| TASK DIRECTIONS |
Using the text on Linux and the internet economy below, state whether each statement agrees with it, answering yes or no and quoting the words that decide it: (a) Microsoft is now among the world's largest contributors to Linux; (b) 3 million Android phones run on Linux; (c) economic value creation shifted toward software in the mid to late 2000s.

| TEXT FOR ANALYSIS |
»»

Linux is just an open standard for creating computer software programs. It took some time, but Linux eventually ate into Microsoft’s market share. Today Microsoft is one of the largest contributors in the world to Linux. 3 billion Android phones run on Linux. Companies such as Oracle, Red Hat, Google, IBM, Facebook, Amazon, Dell, etc all use Linux software today.

  • With open hardware and software standards now in place, we saw exponential growth in the late 90s which included an epic boom and bust period, expressed through the tech bubble in the late 90s/early 2000s. With economic value creation moving away from software, data networks became the next monetization opportunity in the mid to late 2000s. This is where we sit today — with large networks such as Amazon, Facebook, Google, Apple, etc controlling the economics of the internet. Just like we saw Bill Gates sitting in front of Congress in the 90s, we now see faces such as Mark Zuckerberg sitting in the same seat.

««

| RECORD EXCERPTS |
»»

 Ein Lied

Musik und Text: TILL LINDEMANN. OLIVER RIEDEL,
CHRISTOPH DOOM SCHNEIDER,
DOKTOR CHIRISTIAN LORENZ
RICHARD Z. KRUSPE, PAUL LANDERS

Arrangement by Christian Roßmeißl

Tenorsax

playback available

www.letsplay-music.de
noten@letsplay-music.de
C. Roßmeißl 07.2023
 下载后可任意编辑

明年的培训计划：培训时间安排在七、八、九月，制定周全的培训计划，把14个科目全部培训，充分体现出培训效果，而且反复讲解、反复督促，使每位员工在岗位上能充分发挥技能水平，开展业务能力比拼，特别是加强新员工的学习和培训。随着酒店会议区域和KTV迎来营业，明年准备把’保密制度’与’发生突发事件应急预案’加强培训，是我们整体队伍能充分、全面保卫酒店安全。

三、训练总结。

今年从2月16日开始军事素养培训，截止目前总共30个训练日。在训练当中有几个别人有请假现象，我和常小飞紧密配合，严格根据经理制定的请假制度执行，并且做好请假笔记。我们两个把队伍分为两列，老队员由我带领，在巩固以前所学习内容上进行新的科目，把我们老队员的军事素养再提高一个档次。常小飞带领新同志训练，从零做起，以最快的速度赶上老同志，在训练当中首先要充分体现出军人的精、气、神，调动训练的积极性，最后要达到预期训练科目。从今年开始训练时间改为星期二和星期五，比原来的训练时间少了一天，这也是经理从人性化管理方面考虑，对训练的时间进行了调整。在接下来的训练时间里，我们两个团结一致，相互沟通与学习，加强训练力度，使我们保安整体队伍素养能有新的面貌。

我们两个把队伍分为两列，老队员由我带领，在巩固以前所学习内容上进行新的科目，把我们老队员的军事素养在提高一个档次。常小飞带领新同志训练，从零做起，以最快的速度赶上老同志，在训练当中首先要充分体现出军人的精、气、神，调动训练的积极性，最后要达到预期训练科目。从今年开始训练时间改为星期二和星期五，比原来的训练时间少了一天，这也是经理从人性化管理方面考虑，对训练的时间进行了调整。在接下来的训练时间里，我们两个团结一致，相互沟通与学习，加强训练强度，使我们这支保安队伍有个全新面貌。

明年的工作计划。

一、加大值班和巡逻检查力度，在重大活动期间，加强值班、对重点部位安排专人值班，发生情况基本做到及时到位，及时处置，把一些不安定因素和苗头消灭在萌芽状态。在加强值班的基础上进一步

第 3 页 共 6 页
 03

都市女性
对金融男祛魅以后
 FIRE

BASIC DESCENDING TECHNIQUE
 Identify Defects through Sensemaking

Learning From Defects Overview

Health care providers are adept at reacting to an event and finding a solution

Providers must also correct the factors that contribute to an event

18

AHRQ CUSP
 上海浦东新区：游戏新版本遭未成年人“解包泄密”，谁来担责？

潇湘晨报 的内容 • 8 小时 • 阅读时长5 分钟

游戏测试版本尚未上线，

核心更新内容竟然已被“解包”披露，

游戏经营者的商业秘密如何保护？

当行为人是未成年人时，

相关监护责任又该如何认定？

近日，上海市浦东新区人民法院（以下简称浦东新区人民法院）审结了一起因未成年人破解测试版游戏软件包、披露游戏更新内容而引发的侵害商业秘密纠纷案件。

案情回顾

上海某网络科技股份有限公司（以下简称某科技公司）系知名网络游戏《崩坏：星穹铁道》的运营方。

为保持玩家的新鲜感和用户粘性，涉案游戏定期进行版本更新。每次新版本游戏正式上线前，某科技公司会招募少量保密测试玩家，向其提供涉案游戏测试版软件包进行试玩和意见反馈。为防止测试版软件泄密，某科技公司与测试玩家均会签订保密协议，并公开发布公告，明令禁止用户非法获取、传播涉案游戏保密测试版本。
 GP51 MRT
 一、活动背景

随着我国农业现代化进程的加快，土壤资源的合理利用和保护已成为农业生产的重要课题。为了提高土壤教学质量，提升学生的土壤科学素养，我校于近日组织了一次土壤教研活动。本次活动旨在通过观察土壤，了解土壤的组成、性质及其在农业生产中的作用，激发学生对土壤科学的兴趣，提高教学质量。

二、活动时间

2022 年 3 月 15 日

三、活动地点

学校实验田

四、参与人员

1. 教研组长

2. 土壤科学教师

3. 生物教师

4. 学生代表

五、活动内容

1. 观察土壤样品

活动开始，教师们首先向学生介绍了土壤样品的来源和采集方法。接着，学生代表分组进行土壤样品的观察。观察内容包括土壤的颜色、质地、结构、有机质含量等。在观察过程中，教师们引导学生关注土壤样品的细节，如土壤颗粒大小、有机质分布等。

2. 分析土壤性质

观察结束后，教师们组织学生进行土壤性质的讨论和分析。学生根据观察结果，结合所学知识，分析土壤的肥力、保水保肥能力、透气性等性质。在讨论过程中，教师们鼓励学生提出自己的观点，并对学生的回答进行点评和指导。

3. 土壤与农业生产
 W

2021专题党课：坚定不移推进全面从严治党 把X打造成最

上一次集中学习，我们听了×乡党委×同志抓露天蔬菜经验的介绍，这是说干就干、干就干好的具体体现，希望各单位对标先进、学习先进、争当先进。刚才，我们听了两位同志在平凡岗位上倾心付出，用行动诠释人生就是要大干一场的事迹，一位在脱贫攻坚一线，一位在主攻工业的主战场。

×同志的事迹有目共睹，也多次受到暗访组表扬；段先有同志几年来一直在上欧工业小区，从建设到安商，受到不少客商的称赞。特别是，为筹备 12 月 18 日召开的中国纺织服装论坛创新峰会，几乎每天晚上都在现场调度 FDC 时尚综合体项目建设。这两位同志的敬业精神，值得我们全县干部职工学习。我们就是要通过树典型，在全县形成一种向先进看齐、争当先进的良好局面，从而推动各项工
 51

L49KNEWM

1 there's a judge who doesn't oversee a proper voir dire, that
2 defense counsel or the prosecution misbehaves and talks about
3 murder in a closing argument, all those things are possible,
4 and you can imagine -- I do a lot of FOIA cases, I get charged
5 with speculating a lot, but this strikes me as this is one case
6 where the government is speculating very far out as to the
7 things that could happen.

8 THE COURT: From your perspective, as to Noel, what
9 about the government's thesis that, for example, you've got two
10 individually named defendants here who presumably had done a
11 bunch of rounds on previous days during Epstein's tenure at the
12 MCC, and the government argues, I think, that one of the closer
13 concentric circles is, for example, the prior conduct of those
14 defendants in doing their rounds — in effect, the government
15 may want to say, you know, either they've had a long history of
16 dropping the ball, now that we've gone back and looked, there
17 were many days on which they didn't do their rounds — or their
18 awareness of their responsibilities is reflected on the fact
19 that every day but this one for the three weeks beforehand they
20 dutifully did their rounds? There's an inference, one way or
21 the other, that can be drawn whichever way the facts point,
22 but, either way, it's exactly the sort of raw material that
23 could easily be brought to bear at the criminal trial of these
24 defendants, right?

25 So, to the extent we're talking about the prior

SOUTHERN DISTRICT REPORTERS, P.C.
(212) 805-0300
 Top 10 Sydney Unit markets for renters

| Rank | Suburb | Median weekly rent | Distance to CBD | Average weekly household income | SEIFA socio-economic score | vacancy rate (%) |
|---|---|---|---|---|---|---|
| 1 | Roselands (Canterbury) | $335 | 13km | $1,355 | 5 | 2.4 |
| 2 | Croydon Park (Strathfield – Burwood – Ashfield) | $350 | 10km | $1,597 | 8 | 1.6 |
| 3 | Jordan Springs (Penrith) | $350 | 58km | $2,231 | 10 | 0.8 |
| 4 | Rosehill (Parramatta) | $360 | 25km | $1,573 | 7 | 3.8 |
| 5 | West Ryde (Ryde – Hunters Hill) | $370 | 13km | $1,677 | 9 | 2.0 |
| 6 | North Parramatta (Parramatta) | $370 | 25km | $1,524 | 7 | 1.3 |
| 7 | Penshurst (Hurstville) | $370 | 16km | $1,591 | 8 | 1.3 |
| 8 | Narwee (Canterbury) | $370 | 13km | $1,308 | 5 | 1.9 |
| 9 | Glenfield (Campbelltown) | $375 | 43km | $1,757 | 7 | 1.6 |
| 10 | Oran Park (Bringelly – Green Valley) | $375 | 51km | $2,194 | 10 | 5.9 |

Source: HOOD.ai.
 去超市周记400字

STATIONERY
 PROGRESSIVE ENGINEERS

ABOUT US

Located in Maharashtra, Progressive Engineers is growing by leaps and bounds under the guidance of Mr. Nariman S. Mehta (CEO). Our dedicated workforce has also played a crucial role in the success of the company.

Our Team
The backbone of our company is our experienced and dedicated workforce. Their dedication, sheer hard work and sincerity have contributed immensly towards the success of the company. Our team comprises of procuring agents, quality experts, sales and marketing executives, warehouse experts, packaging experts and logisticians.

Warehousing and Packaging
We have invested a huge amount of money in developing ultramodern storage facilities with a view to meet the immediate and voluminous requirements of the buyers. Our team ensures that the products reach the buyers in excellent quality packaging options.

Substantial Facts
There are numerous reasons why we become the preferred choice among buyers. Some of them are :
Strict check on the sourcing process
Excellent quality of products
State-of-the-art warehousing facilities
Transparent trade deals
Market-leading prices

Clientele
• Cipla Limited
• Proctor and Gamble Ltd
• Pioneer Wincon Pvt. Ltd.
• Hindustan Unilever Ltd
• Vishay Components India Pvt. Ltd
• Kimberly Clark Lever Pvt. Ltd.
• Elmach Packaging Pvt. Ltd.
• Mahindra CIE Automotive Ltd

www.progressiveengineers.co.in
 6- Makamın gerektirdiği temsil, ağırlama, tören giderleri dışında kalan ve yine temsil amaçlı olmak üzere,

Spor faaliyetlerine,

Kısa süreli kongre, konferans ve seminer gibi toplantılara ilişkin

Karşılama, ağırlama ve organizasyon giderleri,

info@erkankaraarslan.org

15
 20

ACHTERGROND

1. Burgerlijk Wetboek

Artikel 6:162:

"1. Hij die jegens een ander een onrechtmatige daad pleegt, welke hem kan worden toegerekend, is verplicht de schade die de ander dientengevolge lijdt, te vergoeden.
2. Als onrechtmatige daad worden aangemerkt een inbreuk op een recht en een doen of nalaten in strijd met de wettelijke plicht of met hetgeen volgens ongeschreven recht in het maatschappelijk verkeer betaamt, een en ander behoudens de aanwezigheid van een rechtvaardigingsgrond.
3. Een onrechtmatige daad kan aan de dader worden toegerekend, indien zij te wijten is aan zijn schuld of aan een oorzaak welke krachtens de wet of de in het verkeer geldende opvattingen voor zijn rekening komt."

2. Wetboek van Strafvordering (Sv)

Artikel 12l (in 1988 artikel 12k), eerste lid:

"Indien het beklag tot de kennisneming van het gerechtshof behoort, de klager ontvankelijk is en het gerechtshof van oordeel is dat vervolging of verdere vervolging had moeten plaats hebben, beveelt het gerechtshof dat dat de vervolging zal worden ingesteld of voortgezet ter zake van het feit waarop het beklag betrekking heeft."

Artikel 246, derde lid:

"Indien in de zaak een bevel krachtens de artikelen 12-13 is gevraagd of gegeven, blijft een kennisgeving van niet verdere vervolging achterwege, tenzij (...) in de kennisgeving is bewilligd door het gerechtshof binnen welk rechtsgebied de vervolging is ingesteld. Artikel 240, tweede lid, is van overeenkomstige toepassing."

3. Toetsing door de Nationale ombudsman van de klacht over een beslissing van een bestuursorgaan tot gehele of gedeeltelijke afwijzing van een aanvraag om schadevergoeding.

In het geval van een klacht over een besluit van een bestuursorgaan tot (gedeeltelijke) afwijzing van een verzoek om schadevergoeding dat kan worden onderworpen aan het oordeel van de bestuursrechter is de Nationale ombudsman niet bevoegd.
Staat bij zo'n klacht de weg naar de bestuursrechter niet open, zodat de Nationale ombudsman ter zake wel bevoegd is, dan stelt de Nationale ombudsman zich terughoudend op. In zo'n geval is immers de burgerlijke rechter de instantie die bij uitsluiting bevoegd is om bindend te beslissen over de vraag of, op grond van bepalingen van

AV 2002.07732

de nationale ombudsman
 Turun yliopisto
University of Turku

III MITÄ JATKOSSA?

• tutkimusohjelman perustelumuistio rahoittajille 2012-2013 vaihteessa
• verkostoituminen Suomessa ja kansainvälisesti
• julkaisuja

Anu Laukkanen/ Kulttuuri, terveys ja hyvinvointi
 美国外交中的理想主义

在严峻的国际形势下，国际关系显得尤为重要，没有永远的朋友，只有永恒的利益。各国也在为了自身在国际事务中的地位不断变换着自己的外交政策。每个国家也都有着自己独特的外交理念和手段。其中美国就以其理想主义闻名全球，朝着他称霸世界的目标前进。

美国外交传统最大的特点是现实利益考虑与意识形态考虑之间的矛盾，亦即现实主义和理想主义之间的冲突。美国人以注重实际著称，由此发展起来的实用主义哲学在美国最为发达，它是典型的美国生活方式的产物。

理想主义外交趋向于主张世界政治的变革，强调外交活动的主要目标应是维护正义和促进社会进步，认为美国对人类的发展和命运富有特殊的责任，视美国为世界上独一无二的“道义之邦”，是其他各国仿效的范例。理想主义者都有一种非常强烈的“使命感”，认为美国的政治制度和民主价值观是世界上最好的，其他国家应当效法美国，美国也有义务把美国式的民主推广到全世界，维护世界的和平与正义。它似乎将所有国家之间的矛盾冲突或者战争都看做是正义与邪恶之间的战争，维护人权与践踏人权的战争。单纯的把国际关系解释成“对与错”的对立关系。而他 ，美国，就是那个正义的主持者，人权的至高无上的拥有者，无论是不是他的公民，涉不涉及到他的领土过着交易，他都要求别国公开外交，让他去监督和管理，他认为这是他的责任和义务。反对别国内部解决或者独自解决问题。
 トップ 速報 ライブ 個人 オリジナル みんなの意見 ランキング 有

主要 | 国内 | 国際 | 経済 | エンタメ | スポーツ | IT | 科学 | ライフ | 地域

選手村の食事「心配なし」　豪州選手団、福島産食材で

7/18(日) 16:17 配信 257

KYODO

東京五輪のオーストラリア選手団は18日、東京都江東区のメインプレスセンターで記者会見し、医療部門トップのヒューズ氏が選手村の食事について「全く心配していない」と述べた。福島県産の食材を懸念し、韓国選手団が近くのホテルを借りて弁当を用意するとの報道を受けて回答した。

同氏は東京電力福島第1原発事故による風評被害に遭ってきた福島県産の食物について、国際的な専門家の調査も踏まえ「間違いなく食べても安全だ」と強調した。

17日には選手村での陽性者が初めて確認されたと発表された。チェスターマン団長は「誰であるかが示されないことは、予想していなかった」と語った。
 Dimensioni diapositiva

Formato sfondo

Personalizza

««

| SOLUTION |
(a) Yes: "Today Microsoft is one of the largest contributors in the world to Linux."
(b) No: "3 billion Android phones run on Linux."
(c) No: "With economic value creation moving away from software, data networks became the next monetization opportunity in the mid to late 2000s."